• Source document:
--------

After losing on Sept. 10, the St. Louis Cardinals were 71-69. The NL Central division was out of reach, and they ranked fourth in the Wild Card race, trailing the Second Wild Card spot by 3.5 games.
Beginning the next day, they went on a 17-game winning streak. When they finally lost again on Sept. 29, they were 88-70. Not only had they caught up in the postseason race, they’d taken control and clinched the Second Wild Card, running away with a 6.5-game margin. During that span they’d gained 13.5 games on the Padres, who had led the chase a few weeks prior. The Cardinals eventually won the playoff spot by seven games, over the Reds.
Meanwhile, in the American League, on Sept. 15 the Seattle Mariners were clinging to their final hopes. They were fifth in the Wild Card race, four games out of the Second Wild Card spot with 16 to play, and with far too many teams ahead of them in the standings. But they finished the summer on a 12-4 run, and seven of those victories came against one of the teams they were chasing, effectively knocking out a fellow contender single-handedly.
The Mariners didn’t quite reach the playoffs, falling short at the last moment, but they made it more interesting than anybody expected. They played meaningful baseball on the final day of the season, and if the results of Game 162 had gone differently for a couple clubs on Sunday then Seattle could have broken their two-decade postseason drought. It was an honor just to be nominated.
Late-season magic happens all the time in the majors, and the Oakland A’s conjure it up as often as anybody. Their playoff teams often start slow and then heat up as the summer goes on, sometimes when they weren’t even supposed to be good, with the shining example being their surprise 2012 division title. Unfortunately, it didn’t happen for them this year, right when they could have used it.
On Aug. 20, the A’s still held the Second Wild Card spot. Any kind of surge could have locked up a fourth straight Oaktober, but instead they reeled off a six-game losing streak and limped to a 16-23 record down the stretch. Not only did the magic never appear, they got a front-row seat to Seattle’s own Cinderella story, losing to them seven times in the final two weeks and officially getting eliminated at T-Mobile Park.

--------

• Instructions:
(a) In the baseball article, how many games long was the St. Louis Cardinals' winning streak that began the day after Sept. 10?
(b) Translate this sentence from the baseball article into Spanish: "The Cardinals eventually won the playoff spot by seven games, over the Reds."
(c) Reproduce the baseball article, starting with "Meanwhile, in the" and going on through "to be nominated.".

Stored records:

--------

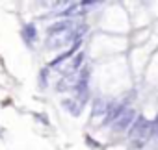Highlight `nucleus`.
<instances>
[{
  "instance_id": "obj_1",
  "label": "nucleus",
  "mask_w": 158,
  "mask_h": 150,
  "mask_svg": "<svg viewBox=\"0 0 158 150\" xmlns=\"http://www.w3.org/2000/svg\"><path fill=\"white\" fill-rule=\"evenodd\" d=\"M104 109H106V102H104V100H99V102L95 104V111H93V115H97V113H104Z\"/></svg>"
}]
</instances>
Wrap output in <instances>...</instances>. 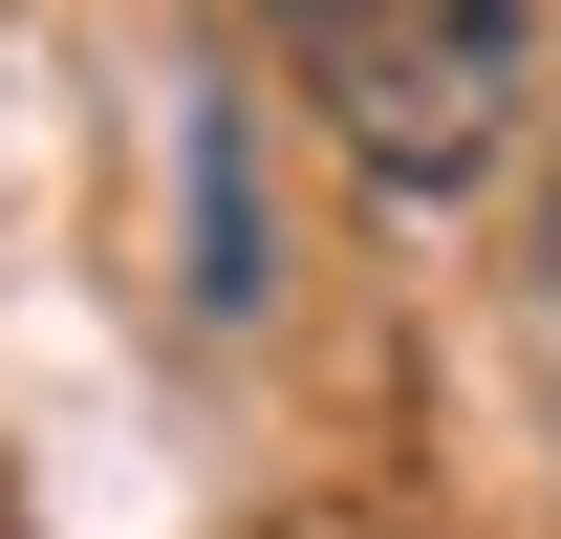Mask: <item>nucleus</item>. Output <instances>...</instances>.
I'll return each instance as SVG.
<instances>
[{"label": "nucleus", "mask_w": 561, "mask_h": 539, "mask_svg": "<svg viewBox=\"0 0 561 539\" xmlns=\"http://www.w3.org/2000/svg\"><path fill=\"white\" fill-rule=\"evenodd\" d=\"M518 0H302V87H324V130L346 173L389 195H454L496 130H518Z\"/></svg>", "instance_id": "1"}, {"label": "nucleus", "mask_w": 561, "mask_h": 539, "mask_svg": "<svg viewBox=\"0 0 561 539\" xmlns=\"http://www.w3.org/2000/svg\"><path fill=\"white\" fill-rule=\"evenodd\" d=\"M260 151H238V108H216V87H195V302H216V324H238V302H260Z\"/></svg>", "instance_id": "2"}, {"label": "nucleus", "mask_w": 561, "mask_h": 539, "mask_svg": "<svg viewBox=\"0 0 561 539\" xmlns=\"http://www.w3.org/2000/svg\"><path fill=\"white\" fill-rule=\"evenodd\" d=\"M540 324H561V195H540Z\"/></svg>", "instance_id": "3"}, {"label": "nucleus", "mask_w": 561, "mask_h": 539, "mask_svg": "<svg viewBox=\"0 0 561 539\" xmlns=\"http://www.w3.org/2000/svg\"><path fill=\"white\" fill-rule=\"evenodd\" d=\"M0 539H22V496H0Z\"/></svg>", "instance_id": "4"}, {"label": "nucleus", "mask_w": 561, "mask_h": 539, "mask_svg": "<svg viewBox=\"0 0 561 539\" xmlns=\"http://www.w3.org/2000/svg\"><path fill=\"white\" fill-rule=\"evenodd\" d=\"M280 22H302V0H280Z\"/></svg>", "instance_id": "5"}]
</instances>
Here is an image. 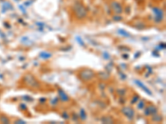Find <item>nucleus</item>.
<instances>
[{
	"label": "nucleus",
	"instance_id": "1",
	"mask_svg": "<svg viewBox=\"0 0 166 124\" xmlns=\"http://www.w3.org/2000/svg\"><path fill=\"white\" fill-rule=\"evenodd\" d=\"M73 12H74L76 17L78 19H82L87 14V11L85 9V7L83 6L82 3H79V2H77L74 4V6H73Z\"/></svg>",
	"mask_w": 166,
	"mask_h": 124
},
{
	"label": "nucleus",
	"instance_id": "2",
	"mask_svg": "<svg viewBox=\"0 0 166 124\" xmlns=\"http://www.w3.org/2000/svg\"><path fill=\"white\" fill-rule=\"evenodd\" d=\"M95 76L94 71L90 70V69H85L80 72L79 77L83 80V81H90L92 80Z\"/></svg>",
	"mask_w": 166,
	"mask_h": 124
},
{
	"label": "nucleus",
	"instance_id": "3",
	"mask_svg": "<svg viewBox=\"0 0 166 124\" xmlns=\"http://www.w3.org/2000/svg\"><path fill=\"white\" fill-rule=\"evenodd\" d=\"M24 82L26 83V84L28 86H30L31 88H35V89H38L40 87V84L37 81L35 78L31 75V74H27L24 76Z\"/></svg>",
	"mask_w": 166,
	"mask_h": 124
},
{
	"label": "nucleus",
	"instance_id": "4",
	"mask_svg": "<svg viewBox=\"0 0 166 124\" xmlns=\"http://www.w3.org/2000/svg\"><path fill=\"white\" fill-rule=\"evenodd\" d=\"M152 11L154 13V22H157V23H160L163 21L164 18V11L160 8H156L154 7L152 9Z\"/></svg>",
	"mask_w": 166,
	"mask_h": 124
},
{
	"label": "nucleus",
	"instance_id": "5",
	"mask_svg": "<svg viewBox=\"0 0 166 124\" xmlns=\"http://www.w3.org/2000/svg\"><path fill=\"white\" fill-rule=\"evenodd\" d=\"M121 112L130 120H133L135 118V110L131 107H123L121 108Z\"/></svg>",
	"mask_w": 166,
	"mask_h": 124
},
{
	"label": "nucleus",
	"instance_id": "6",
	"mask_svg": "<svg viewBox=\"0 0 166 124\" xmlns=\"http://www.w3.org/2000/svg\"><path fill=\"white\" fill-rule=\"evenodd\" d=\"M110 7L114 12H116V14H121L123 12V8H122L121 4L118 2H112L111 4H110Z\"/></svg>",
	"mask_w": 166,
	"mask_h": 124
},
{
	"label": "nucleus",
	"instance_id": "7",
	"mask_svg": "<svg viewBox=\"0 0 166 124\" xmlns=\"http://www.w3.org/2000/svg\"><path fill=\"white\" fill-rule=\"evenodd\" d=\"M158 112L157 108L154 105H150L148 106L144 111V113H145V116H150L154 115V114H156Z\"/></svg>",
	"mask_w": 166,
	"mask_h": 124
},
{
	"label": "nucleus",
	"instance_id": "8",
	"mask_svg": "<svg viewBox=\"0 0 166 124\" xmlns=\"http://www.w3.org/2000/svg\"><path fill=\"white\" fill-rule=\"evenodd\" d=\"M135 84H136V85L139 86L140 89H142L147 94V95H152V92L150 91V89H149L148 88H147V87H146V86H145L142 82H141V81L136 80H135Z\"/></svg>",
	"mask_w": 166,
	"mask_h": 124
},
{
	"label": "nucleus",
	"instance_id": "9",
	"mask_svg": "<svg viewBox=\"0 0 166 124\" xmlns=\"http://www.w3.org/2000/svg\"><path fill=\"white\" fill-rule=\"evenodd\" d=\"M58 95H59L60 99H61L62 102H64V103L68 102V101L70 100V98H69L68 95H67L65 92L63 91V90H62V89H58Z\"/></svg>",
	"mask_w": 166,
	"mask_h": 124
},
{
	"label": "nucleus",
	"instance_id": "10",
	"mask_svg": "<svg viewBox=\"0 0 166 124\" xmlns=\"http://www.w3.org/2000/svg\"><path fill=\"white\" fill-rule=\"evenodd\" d=\"M101 122L103 123H113L114 119L111 117H109V116H105V117L101 118Z\"/></svg>",
	"mask_w": 166,
	"mask_h": 124
},
{
	"label": "nucleus",
	"instance_id": "11",
	"mask_svg": "<svg viewBox=\"0 0 166 124\" xmlns=\"http://www.w3.org/2000/svg\"><path fill=\"white\" fill-rule=\"evenodd\" d=\"M118 34H120L121 36H123L124 37H130V36H131V34H130V33H127L125 30H123V29H119Z\"/></svg>",
	"mask_w": 166,
	"mask_h": 124
},
{
	"label": "nucleus",
	"instance_id": "12",
	"mask_svg": "<svg viewBox=\"0 0 166 124\" xmlns=\"http://www.w3.org/2000/svg\"><path fill=\"white\" fill-rule=\"evenodd\" d=\"M152 121L156 122H160L162 121V117L160 115H155V114H154V116L152 117Z\"/></svg>",
	"mask_w": 166,
	"mask_h": 124
},
{
	"label": "nucleus",
	"instance_id": "13",
	"mask_svg": "<svg viewBox=\"0 0 166 124\" xmlns=\"http://www.w3.org/2000/svg\"><path fill=\"white\" fill-rule=\"evenodd\" d=\"M40 56H41L42 58L48 59V58H50L51 56H52V55H51L50 53H48V52H45V51H43V52H42V53L40 54Z\"/></svg>",
	"mask_w": 166,
	"mask_h": 124
},
{
	"label": "nucleus",
	"instance_id": "14",
	"mask_svg": "<svg viewBox=\"0 0 166 124\" xmlns=\"http://www.w3.org/2000/svg\"><path fill=\"white\" fill-rule=\"evenodd\" d=\"M0 122H3V123H9V118H7L6 116H1L0 117Z\"/></svg>",
	"mask_w": 166,
	"mask_h": 124
},
{
	"label": "nucleus",
	"instance_id": "15",
	"mask_svg": "<svg viewBox=\"0 0 166 124\" xmlns=\"http://www.w3.org/2000/svg\"><path fill=\"white\" fill-rule=\"evenodd\" d=\"M76 41L79 43L80 46H85V43H84V41H83V40L81 38L80 36H77V37H76Z\"/></svg>",
	"mask_w": 166,
	"mask_h": 124
},
{
	"label": "nucleus",
	"instance_id": "16",
	"mask_svg": "<svg viewBox=\"0 0 166 124\" xmlns=\"http://www.w3.org/2000/svg\"><path fill=\"white\" fill-rule=\"evenodd\" d=\"M80 116H81V118L82 120H86V112H85V110H84V109H81Z\"/></svg>",
	"mask_w": 166,
	"mask_h": 124
},
{
	"label": "nucleus",
	"instance_id": "17",
	"mask_svg": "<svg viewBox=\"0 0 166 124\" xmlns=\"http://www.w3.org/2000/svg\"><path fill=\"white\" fill-rule=\"evenodd\" d=\"M137 108L139 109H143L145 108V101H140L138 104H137Z\"/></svg>",
	"mask_w": 166,
	"mask_h": 124
},
{
	"label": "nucleus",
	"instance_id": "18",
	"mask_svg": "<svg viewBox=\"0 0 166 124\" xmlns=\"http://www.w3.org/2000/svg\"><path fill=\"white\" fill-rule=\"evenodd\" d=\"M139 100V96H135L134 97V98L131 100V104H135V103H137V101Z\"/></svg>",
	"mask_w": 166,
	"mask_h": 124
},
{
	"label": "nucleus",
	"instance_id": "19",
	"mask_svg": "<svg viewBox=\"0 0 166 124\" xmlns=\"http://www.w3.org/2000/svg\"><path fill=\"white\" fill-rule=\"evenodd\" d=\"M113 19L115 21H121L122 20V18L120 16H115V17H113Z\"/></svg>",
	"mask_w": 166,
	"mask_h": 124
},
{
	"label": "nucleus",
	"instance_id": "20",
	"mask_svg": "<svg viewBox=\"0 0 166 124\" xmlns=\"http://www.w3.org/2000/svg\"><path fill=\"white\" fill-rule=\"evenodd\" d=\"M103 55H104V56H106V57H105V59H108V58L110 57V55L107 53V52H104Z\"/></svg>",
	"mask_w": 166,
	"mask_h": 124
},
{
	"label": "nucleus",
	"instance_id": "21",
	"mask_svg": "<svg viewBox=\"0 0 166 124\" xmlns=\"http://www.w3.org/2000/svg\"><path fill=\"white\" fill-rule=\"evenodd\" d=\"M15 123H26V122L23 121V120H18L15 122Z\"/></svg>",
	"mask_w": 166,
	"mask_h": 124
},
{
	"label": "nucleus",
	"instance_id": "22",
	"mask_svg": "<svg viewBox=\"0 0 166 124\" xmlns=\"http://www.w3.org/2000/svg\"><path fill=\"white\" fill-rule=\"evenodd\" d=\"M68 114L67 113V112H64V118H66V119H67L68 118Z\"/></svg>",
	"mask_w": 166,
	"mask_h": 124
}]
</instances>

--------

• The responses:
(a) 17 games

(b) Al final, los Cardinals se quedaron con el puesto de playoffs por siete juegos sobre los Reds.

(c)
Meanwhile, in the American League, on Sept. 15 the Seattle Mariners were clinging to their final hopes. They were fifth in the Wild Card race, four games out of the Second Wild Card spot with 16 to play, and with far too many teams ahead of them in the standings. But they finished the summer on a 12-4 run, and seven of those victories came against one of the teams they were chasing, effectively knocking out a fellow contender single-handedly.
The Mariners didn’t quite reach the playoffs, falling short at the last moment, but they made it more interesting than anybody expected. They played meaningful baseball on the final day of the season, and if the results of Game 162 had gone differently for a couple clubs on Sunday then Seattle could have broken their two-decade postseason drought. It was an honor just to be nominated.